Das weckte ihn gleichsam, er wurde wieder nüchtern und fragte: »Fort? Wohin sollte ich dich bringen ... so ganz ohne Vorbereitung! Aber es gibt wohl noch andere Auswege.«

»Und welche wären das?«

»Zuerst könnte ich ja einmal mit meiner Großmutter reden.«

»Ach, die Großmutter mischt sich da niemals hinein.«

»Wenn es nicht anders geht, muß ich eben einmal ernstlich mit dem Alten reden ...«

»Pflegt es was zu nützen, wenn du ernstlich mit ihm redest?«

»Schließlich könnte ich ja in den Zirkus gehen und mit dem Wagenlenker reden. Es muß doch eine Einigung möglich sein. Auf jeden Fall ein Aufschub.«

»Und wenn auch das nichts nützt?«

Er zögerte. Auf einmal kam ihm ein Gedanke, der seinem Sinn für Dramatik zusagte. »Im schlimmsten Falle könnten wir zusammen sterben.«

Sie richtete sich auf und machte sich von ihm frei. Dann warf sie den Kopf zurück und sagte entschieden: »Ich will nicht sterben – jetzt noch nicht. Ich will leben und kleine Kinder bekommen und glücklich sein. Warum soll ich sterben? Weil dein Vater verrückt geworden ist?«

»Wir wollen der Aphrodite morgen ein Opfer bringen«, schlug Marcellus vor.
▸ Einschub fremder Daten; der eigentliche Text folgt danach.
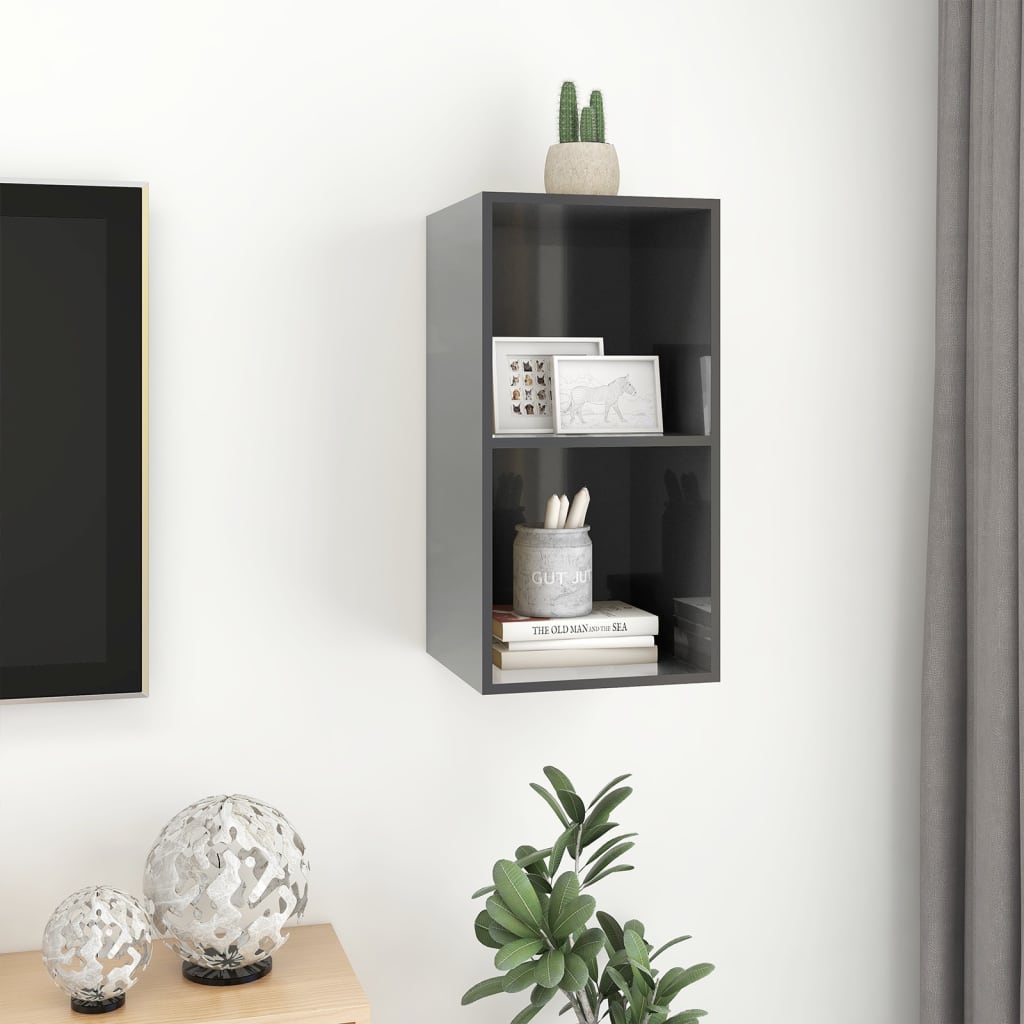 magasfényű szürke szerelt fa fali TV-szekrény 37 x 37 x 72 cm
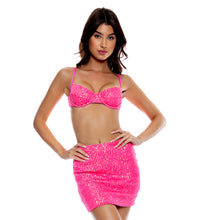 Load image into Gallery viewer, Gallery: Luli Fama Robe De Plage Sequins Mini Skirt Pink
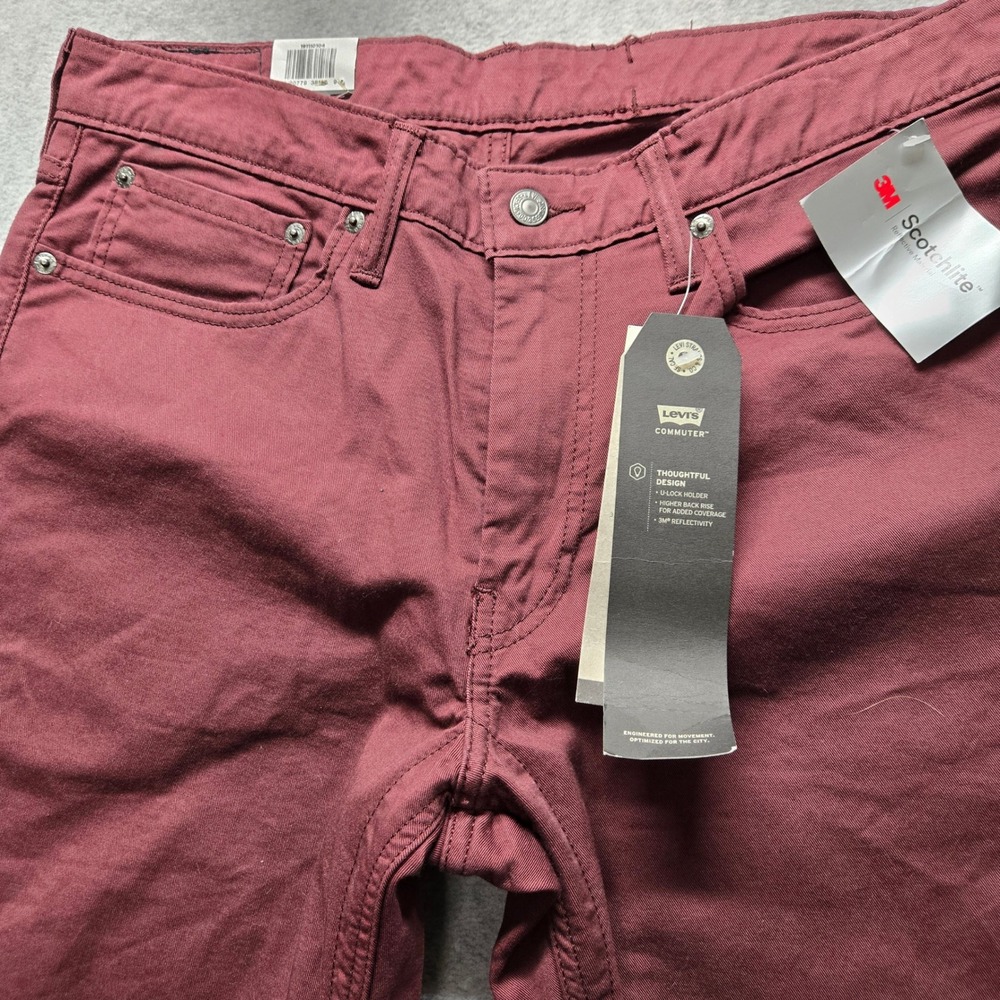 Levis Commuter 511 Slim Fit Pants Burgundy Maroon 3M Reflective 34x34 NEW - Picture 3 of 9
»Ja – und Isis und Kybele!« rief das Mädchen wütend. »Und wir wollen Christus anrufen ... und uns auf die Art vorbereiten, diesen Maës zu empfangen.«

»Wenn ich nur Geld hätte!« seufzte er. »Aber ich habe nur Schulden. Mit Geld läßt sich alles ordnen.«

»Ich habe zwei Smaragden!« lachte sie, »... von täuschend gefärbtem Kristall, aber doch nicht so täuschend, daß sie ein Juwelier für echt nimmt.«

»Und ich habe ... wart einmal!« Er wendete sich ab und zog ein Amulett hervor. Es war ein Goldplättchen an einer dünnen Kette. Auf der Platte war ein halbverwischtes »Si me amas« eingraviert. Er küßte das Amulett und hängte es Ruth um den Hals. »Trag dies, wenn du mich liebst!« sagte er.

Und während er ihr alles das zuflüsterte, was einst der erste Mann der ersten Frau auch zugeflüstert hat, verreckte in einem engen Hühnerstall drunten auf dem Hof ein Huhn.